◆ **Task goal**:
Rewrite everything from the line containing "Out of the choices" down to the end of the rows, changing "the camera" to "the lens" and leaving all else unchanged.

Spatial question entries:

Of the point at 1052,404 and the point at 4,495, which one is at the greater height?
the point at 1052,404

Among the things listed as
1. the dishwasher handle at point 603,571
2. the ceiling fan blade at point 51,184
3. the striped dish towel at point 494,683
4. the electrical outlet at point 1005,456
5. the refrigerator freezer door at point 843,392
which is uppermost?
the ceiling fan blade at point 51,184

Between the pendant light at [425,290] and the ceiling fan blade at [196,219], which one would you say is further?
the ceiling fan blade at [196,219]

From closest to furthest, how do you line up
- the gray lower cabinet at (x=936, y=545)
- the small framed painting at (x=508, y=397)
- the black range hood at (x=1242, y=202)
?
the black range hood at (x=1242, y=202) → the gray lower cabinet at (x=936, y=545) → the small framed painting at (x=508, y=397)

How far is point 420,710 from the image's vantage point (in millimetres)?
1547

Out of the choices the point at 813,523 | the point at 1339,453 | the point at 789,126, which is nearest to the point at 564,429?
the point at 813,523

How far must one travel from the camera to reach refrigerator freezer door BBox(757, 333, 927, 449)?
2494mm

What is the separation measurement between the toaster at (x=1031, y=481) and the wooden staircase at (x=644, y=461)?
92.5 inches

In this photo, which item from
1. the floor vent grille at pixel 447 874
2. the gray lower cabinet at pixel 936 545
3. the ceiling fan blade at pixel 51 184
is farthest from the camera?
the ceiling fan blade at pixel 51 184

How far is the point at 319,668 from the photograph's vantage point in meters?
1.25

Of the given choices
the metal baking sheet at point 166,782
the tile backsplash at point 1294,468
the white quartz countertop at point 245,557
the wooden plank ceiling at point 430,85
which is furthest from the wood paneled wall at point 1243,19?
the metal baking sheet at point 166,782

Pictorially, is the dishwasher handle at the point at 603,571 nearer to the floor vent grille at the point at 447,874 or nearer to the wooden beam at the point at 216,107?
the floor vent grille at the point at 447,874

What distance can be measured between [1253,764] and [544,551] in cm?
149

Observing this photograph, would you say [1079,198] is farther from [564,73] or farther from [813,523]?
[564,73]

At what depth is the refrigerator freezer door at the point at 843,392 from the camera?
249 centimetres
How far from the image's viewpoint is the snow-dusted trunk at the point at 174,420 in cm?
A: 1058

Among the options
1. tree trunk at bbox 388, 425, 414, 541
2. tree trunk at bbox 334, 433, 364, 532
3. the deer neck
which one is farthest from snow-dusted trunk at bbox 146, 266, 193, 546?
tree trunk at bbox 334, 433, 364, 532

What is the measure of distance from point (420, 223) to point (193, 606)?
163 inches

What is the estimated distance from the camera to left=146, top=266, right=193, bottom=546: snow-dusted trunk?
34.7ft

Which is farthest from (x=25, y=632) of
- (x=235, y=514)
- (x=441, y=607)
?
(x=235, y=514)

◆ **Solution below**:
Out of the choices the point at 813,523 | the point at 1339,453 | the point at 789,126, which is nearest to the point at 564,429?
the point at 813,523

How far must one travel from the lens to reach refrigerator freezer door BBox(757, 333, 927, 449)?
2494mm

What is the separation measurement between the toaster at (x=1031, y=481) and the wooden staircase at (x=644, y=461)?
92.5 inches

In this photo, which item from
1. the floor vent grille at pixel 447 874
2. the gray lower cabinet at pixel 936 545
3. the ceiling fan blade at pixel 51 184
is farthest from the lens?
the ceiling fan blade at pixel 51 184

How far is the point at 319,668 from the photograph's vantage point in meters?
1.25

Of the given choices
the metal baking sheet at point 166,782
the tile backsplash at point 1294,468
the white quartz countertop at point 245,557
the wooden plank ceiling at point 430,85
which is furthest from the wood paneled wall at point 1243,19?
the metal baking sheet at point 166,782

Pictorially, is the dishwasher handle at the point at 603,571 nearer to the floor vent grille at the point at 447,874 or nearer to the wooden beam at the point at 216,107?
the floor vent grille at the point at 447,874

What distance can be measured between [1253,764] and [544,551] in cm?
149

Observing this photograph, would you say [1079,198] is farther from [564,73] or farther from [813,523]?
[564,73]

At what depth is the refrigerator freezer door at the point at 843,392 from the lens?
249 centimetres
How far from the image's viewpoint is the snow-dusted trunk at the point at 174,420 in cm?
A: 1058

Among the options
1. tree trunk at bbox 388, 425, 414, 541
2. tree trunk at bbox 334, 433, 364, 532
3. the deer neck
which one is farthest from snow-dusted trunk at bbox 146, 266, 193, 546?
tree trunk at bbox 334, 433, 364, 532

What is the measure of distance from point (420, 223) to point (193, 606)?
163 inches

What is the estimated distance from the lens to left=146, top=266, right=193, bottom=546: snow-dusted trunk?
34.7ft

Which is farthest from (x=25, y=632) of
- (x=235, y=514)
- (x=441, y=607)
?
(x=235, y=514)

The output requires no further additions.